Back in the UK, researchers have discovered that they can safely harvest organs from those who’ve died of COVID. Organ recipients do not contract COVID from the transplanted part if the virus is absent in that organ (as is common in organs unrelated to the illness). Donor parts qualify if the deceased patient tested positive for COVID more than 20 days earlier.
How nice that, if someone dies in a pandemic, their organs can still be useful. That’s true only if medical was uniformly good and not based on a premise that people considered limited receive limited care.
From the UK: “more than twice as many individuals with learning disabilities died during the peak of the coronavirus pandemic than in the same period last year. “
“‘Do not attempt resuscitation’ (DNAR) notices were added en masse to the medical records of elderly and disabled people in care homes, without proper consultation with either the individuals or their families:
“* At the end of March, three care facilities for adults with learning disabilities in Somerset, Derbyshire and East Sussex were contacted by General Practitioners (GPs) to inform them that all the adults they support should be deemed DNAR.”
Sadly, care rationing is not limited to the UK. Several states in the US also set up rationing plans during COVID that proposed to deny care to those with disabilities.
It’s not a giant leap from determining who doesn’t deserve good care to seeing people who have challenges as spare parts.
One UK analyst proposes that the “normalisation of health care rationing and the wholesale abandonment of the most vulnerable in society is only possible because the NHS has been systematically starved of funds for decades.”
We miss the most important point if we blame a lack of money rather than a lack of respect for human life for the deaths of the defenseless and dependent.
All discussions about unborn life and life limited by illness or disability center on one question—Who are we?

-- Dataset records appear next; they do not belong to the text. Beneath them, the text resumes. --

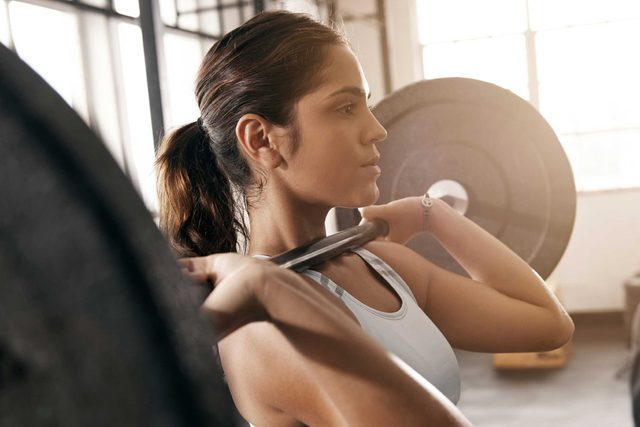 woman lifting barbell with heavy weights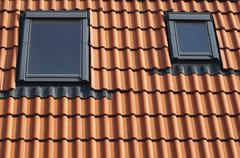 Dormers on a tiled roof Stock Photos
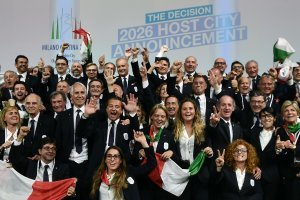 Members of the delegation of Milan/Cortina d'Ampezzo 2026 Winter Olympics candidate city react after the city was elected to host the 2026 Olympic Winter Games during the 134th session of the International Olympic Committee (IOC), in Lausanne on June 24, 2019. (Credit: PHILIPPE LOPEZ/AFP/Getty Images)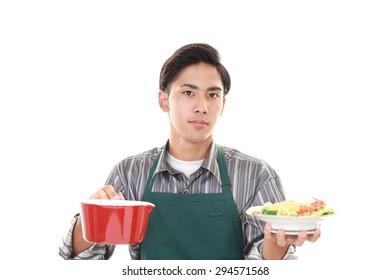 Asian man wearing kitchen apron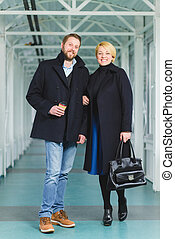 Elegant couple dressed in coat standing at lobby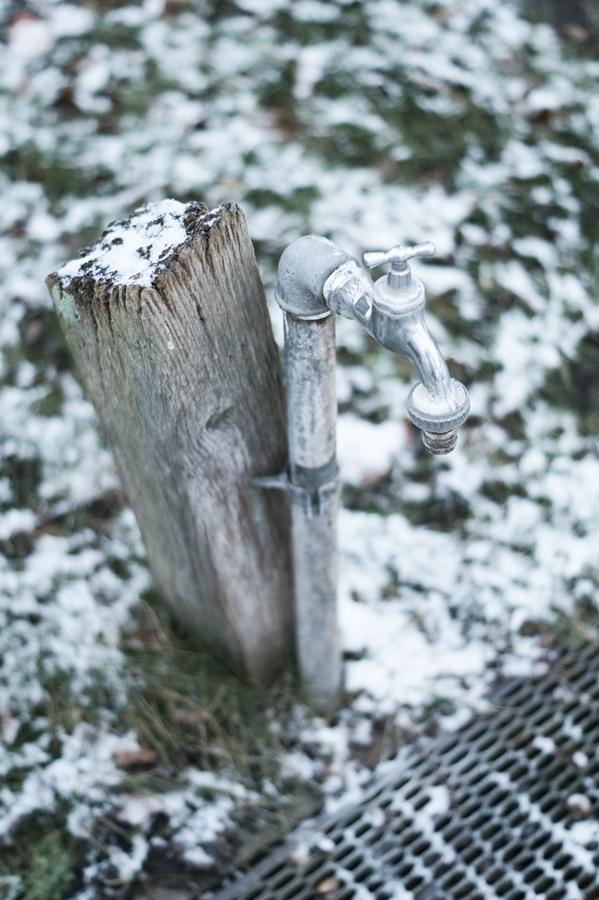 Blog + Fotografie by it's me! - Draussen - Frau Frieda sucht Schnee, verschneiter Holzpflock mit Wasserhahn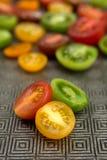 Tomates coloridos en una placa Fotos de archivo libres de regalías
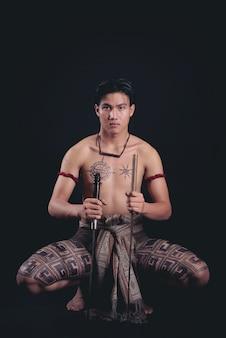剣との戦いの姿勢でポーズをとって若いタイ男性戦士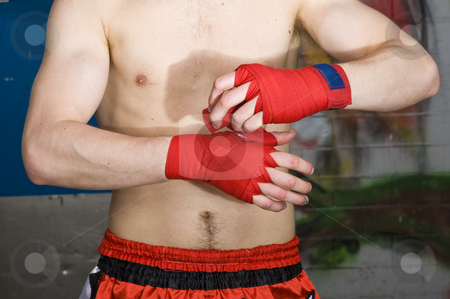 Bandaging stock photo, A muay thai fighter bandaging his hands before a fight by Corepics VOF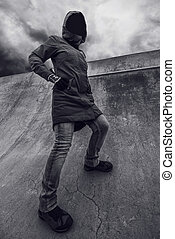 Unrecognizable hooded person in empty skateboarding park -...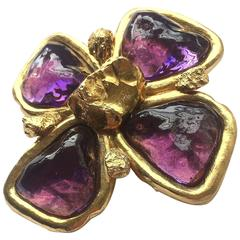 Striking gilt and amethyst 'cruxiform' brooch, Yves Saint Laurent, 1980s
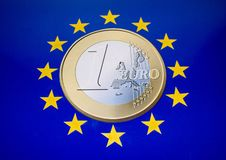 EU Coin. A one euro coin sitting in the middle of EU yellow stars royalty free stock photos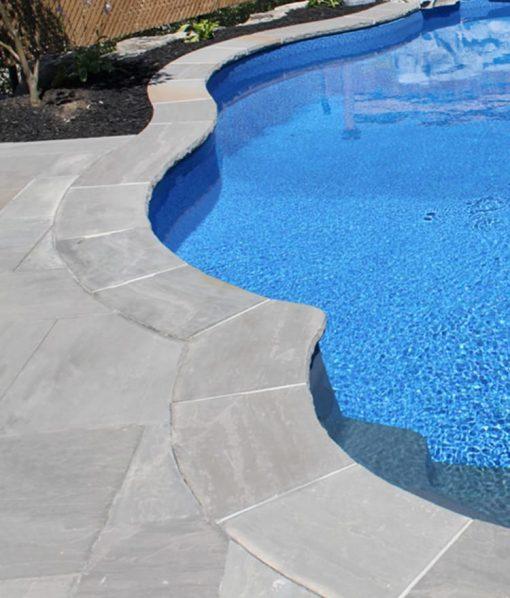 stone pavers around pool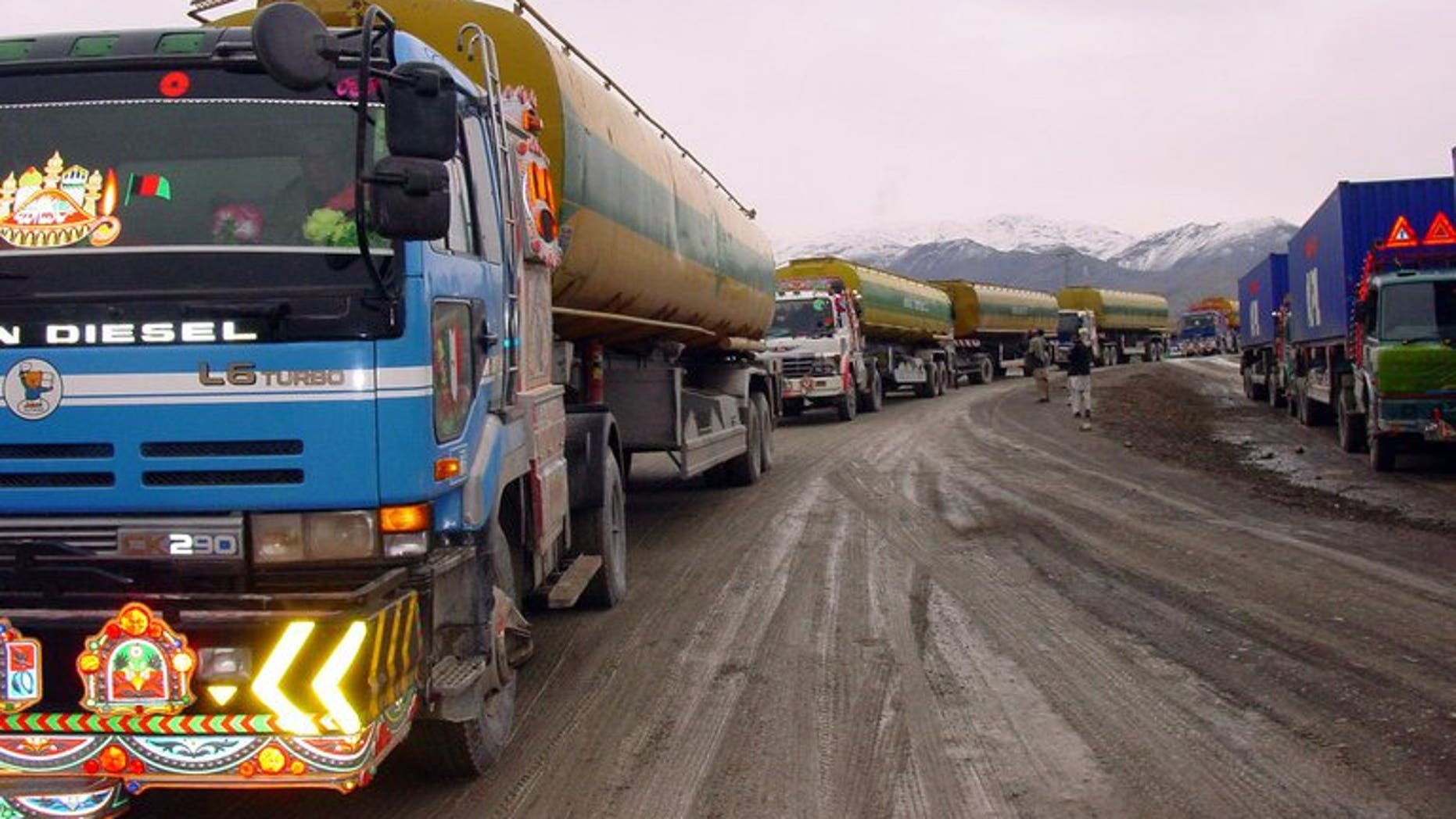 A convoy of NATO supply trucks prepares to cross into Afghanistan at the border town of Chaman on January 14, 2009. Pakistani security officials said Thursday they had arrested 12 members of a gang involved in torching and destroying shipments for NATO troops in Afghanistan.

Are we sacred souls made in the image of a great God who loves all, weak or strong?
Or are we just a mixture of electrical synapses and chemical reactions, a sometimes useful collection of spare parts?
Answering the last question in the affirmative means there won’t be a stopping point along the way to the continually increasing exploitation of people as human products.
More questions to lead us forward:
Does the one who shaped the ear not hear?
The one who formed the eye not see?
Does the one who guides nations not rebuke?
The one who teaches man not have knowledge? Psalm 94:9-10~
We will all stand before the one who shapes, forms, guides, rebukes, and teaches.
A rebuke stands at the gates. And one more question will follow.
What did you do when you knew this atrocity was happening?